J-1 Visas and Waivers
There is a J-1 non-immigrant visa category for persons to participate in exchange visitor programs in the United States. The exchange visitor program is designed to promote the interchange of persons, knowledge, and skills in the fields of education, arts, and sciences, designated by the U.S. Department of State. In certain situations, J-1 visas have a durational status period which expires once the exchange visitor program ends rather than an exact date for departure.
To obtain a J-1 visa, the sponsor of the designated program must be accredited through the Exchange Visitor Program designated by the U.S. Department of State. Individuals who qualify for J-1 status if sponsored through an accredited Exchange Visitor Program include: 1) Secondary school and college students, including students working towards a graduate degree 2) Business trainees 3) Primary and secondary school teachers 4) College professors 5) Research scholars 6) Specialists and 7) Medical residents or interns receiving medical training within the U.S.
In certain situation, an individual with J-1 status may be subject to a two year home residency requirement under INA 212(e) prior to being eligible for adjustment of status. the two year home requirement means that certain individuals will have to return to their home country, or country of law permanent residence for at least two years after their J-1 program ends prior to applying for adjustment of status or changing to non-immigrant status (H-1B or L1, for example).

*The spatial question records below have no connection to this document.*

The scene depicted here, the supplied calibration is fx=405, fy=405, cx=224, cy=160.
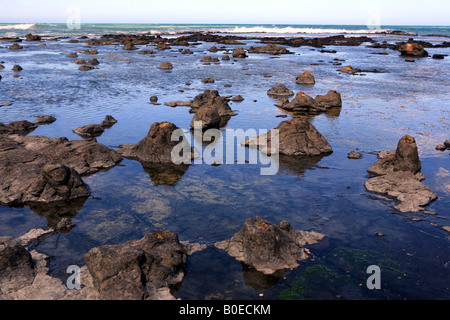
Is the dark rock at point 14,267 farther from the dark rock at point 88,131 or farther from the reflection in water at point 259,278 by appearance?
the dark rock at point 88,131

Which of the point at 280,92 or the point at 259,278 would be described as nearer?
the point at 259,278

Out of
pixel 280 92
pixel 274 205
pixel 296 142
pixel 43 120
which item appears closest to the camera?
pixel 274 205

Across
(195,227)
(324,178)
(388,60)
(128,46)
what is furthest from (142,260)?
(128,46)

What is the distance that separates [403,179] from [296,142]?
5.54m

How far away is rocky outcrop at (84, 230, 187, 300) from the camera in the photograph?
884cm

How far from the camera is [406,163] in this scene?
16.1 meters

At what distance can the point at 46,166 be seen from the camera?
1410 cm

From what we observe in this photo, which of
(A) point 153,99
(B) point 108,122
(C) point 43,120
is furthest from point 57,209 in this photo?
(A) point 153,99

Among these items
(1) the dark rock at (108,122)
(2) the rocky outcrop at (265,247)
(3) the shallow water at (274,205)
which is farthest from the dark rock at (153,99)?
(2) the rocky outcrop at (265,247)

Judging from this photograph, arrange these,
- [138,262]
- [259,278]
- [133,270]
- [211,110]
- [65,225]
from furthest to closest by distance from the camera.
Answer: [211,110] → [65,225] → [259,278] → [138,262] → [133,270]

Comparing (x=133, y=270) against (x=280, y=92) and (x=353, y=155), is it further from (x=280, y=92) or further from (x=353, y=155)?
(x=280, y=92)

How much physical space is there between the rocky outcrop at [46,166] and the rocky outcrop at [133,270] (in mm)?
5395

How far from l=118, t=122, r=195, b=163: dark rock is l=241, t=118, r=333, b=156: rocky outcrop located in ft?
12.1

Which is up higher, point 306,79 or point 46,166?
point 306,79
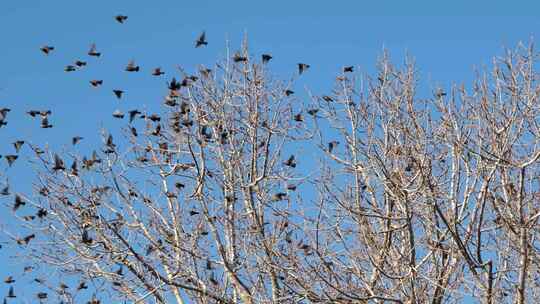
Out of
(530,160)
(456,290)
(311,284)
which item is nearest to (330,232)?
(311,284)

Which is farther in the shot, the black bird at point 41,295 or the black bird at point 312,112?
the black bird at point 41,295

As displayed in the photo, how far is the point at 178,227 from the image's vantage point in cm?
1166

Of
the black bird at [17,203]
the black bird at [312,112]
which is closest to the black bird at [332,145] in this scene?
the black bird at [312,112]

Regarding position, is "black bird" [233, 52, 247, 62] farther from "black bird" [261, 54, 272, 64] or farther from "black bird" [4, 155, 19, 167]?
"black bird" [4, 155, 19, 167]

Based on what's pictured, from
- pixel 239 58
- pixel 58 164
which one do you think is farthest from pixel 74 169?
pixel 239 58

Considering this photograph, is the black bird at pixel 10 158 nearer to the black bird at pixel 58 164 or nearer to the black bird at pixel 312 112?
the black bird at pixel 58 164

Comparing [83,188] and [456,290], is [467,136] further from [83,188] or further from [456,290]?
[83,188]

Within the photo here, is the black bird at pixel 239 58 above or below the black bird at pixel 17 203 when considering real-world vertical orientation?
above

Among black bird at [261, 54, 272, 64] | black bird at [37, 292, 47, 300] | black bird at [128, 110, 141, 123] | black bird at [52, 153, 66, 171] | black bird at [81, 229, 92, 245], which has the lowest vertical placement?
black bird at [37, 292, 47, 300]

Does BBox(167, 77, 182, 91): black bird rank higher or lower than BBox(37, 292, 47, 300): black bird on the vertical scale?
higher

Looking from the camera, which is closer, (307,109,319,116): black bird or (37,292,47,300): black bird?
(307,109,319,116): black bird

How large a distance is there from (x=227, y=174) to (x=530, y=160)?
3919 mm

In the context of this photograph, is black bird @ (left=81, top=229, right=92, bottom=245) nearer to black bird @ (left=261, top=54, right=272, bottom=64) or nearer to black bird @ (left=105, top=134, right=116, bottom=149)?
black bird @ (left=105, top=134, right=116, bottom=149)

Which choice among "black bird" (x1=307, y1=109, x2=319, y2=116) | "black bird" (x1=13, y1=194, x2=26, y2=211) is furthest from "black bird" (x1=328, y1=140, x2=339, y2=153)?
"black bird" (x1=13, y1=194, x2=26, y2=211)
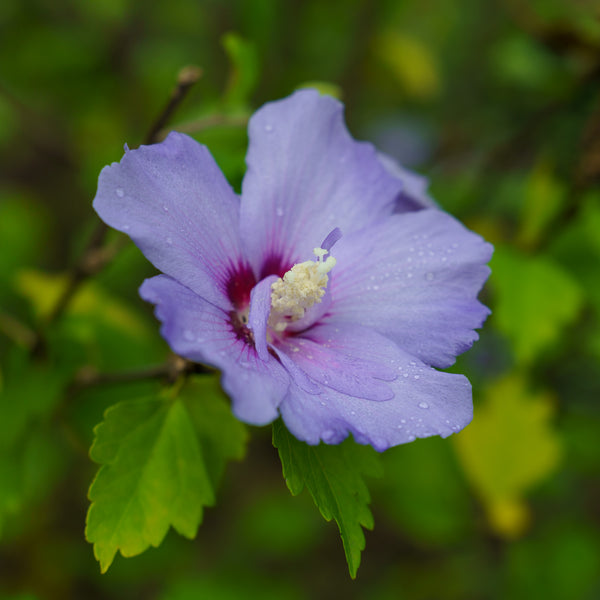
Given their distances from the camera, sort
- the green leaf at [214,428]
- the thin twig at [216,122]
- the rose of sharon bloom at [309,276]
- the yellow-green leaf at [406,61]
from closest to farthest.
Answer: the rose of sharon bloom at [309,276]
the green leaf at [214,428]
the thin twig at [216,122]
the yellow-green leaf at [406,61]

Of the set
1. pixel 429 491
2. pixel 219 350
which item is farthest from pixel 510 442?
pixel 219 350

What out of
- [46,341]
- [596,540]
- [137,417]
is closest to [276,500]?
[596,540]

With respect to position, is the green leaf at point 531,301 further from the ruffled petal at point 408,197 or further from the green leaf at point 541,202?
the ruffled petal at point 408,197

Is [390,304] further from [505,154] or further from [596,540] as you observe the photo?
[596,540]

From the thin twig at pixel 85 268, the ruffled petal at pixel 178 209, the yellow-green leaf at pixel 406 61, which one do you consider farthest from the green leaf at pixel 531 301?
the yellow-green leaf at pixel 406 61

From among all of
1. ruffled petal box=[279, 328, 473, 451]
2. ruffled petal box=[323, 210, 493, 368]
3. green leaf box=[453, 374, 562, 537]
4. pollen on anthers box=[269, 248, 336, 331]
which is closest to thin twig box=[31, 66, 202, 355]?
pollen on anthers box=[269, 248, 336, 331]

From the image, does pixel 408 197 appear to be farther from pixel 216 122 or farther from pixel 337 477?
pixel 337 477
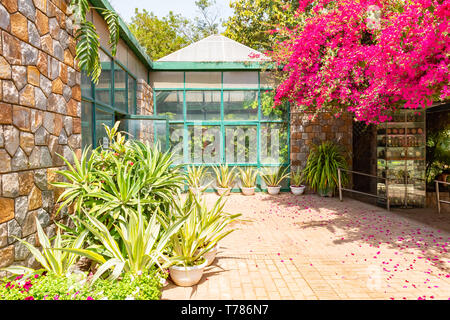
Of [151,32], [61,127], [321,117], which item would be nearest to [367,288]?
[61,127]

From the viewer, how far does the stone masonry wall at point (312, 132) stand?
7594mm

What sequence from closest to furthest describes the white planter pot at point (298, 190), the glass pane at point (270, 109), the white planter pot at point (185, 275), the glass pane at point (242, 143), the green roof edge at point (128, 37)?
the white planter pot at point (185, 275) → the green roof edge at point (128, 37) → the white planter pot at point (298, 190) → the glass pane at point (270, 109) → the glass pane at point (242, 143)

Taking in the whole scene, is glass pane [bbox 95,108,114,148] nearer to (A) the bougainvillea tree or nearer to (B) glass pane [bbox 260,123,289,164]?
(A) the bougainvillea tree

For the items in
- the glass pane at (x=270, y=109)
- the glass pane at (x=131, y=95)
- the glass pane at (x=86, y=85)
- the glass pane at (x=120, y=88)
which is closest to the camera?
the glass pane at (x=86, y=85)

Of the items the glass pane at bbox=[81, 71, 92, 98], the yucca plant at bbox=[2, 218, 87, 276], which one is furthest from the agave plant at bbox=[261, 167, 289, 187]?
the yucca plant at bbox=[2, 218, 87, 276]

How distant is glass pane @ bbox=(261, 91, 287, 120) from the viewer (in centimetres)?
786

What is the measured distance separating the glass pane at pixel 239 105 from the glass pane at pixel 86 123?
447 cm

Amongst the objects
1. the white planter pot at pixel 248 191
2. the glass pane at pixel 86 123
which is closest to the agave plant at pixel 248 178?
the white planter pot at pixel 248 191

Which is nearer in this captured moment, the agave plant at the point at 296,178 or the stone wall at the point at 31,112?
the stone wall at the point at 31,112

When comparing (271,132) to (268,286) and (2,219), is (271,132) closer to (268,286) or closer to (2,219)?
(268,286)

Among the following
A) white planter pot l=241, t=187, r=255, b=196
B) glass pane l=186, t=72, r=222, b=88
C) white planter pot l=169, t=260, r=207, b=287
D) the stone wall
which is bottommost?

For certain individuals, the two year home residency requirement may not be possible due to family or career situations. if such as is the case, an individual will have to apply for a waiver of the two year home residency requirement.
If you are subject to the INA 212(e) and want a waiver of the two year foreign residence requirement, there are five (5) grounds for waivers:
1. No Objection Statement (NOS) from the applicant’s home country;
2. Request by an interested US government agency (IGA);
3. Fear of Persecution in one’s home country;
4. Exceptional Hardship to a United States citizen (or legal permanent resident) spouse or child of an exchange visitor if applicant has to fulfill two-year residency requirement;
5. Request by a designated State Department of Public Health or its equivalent.
The J-1 waiver process is very complicated and should be done with care. However, if done properly and a waiver is granted, the applicant will then be free to continue with his or her legal permanent residency process.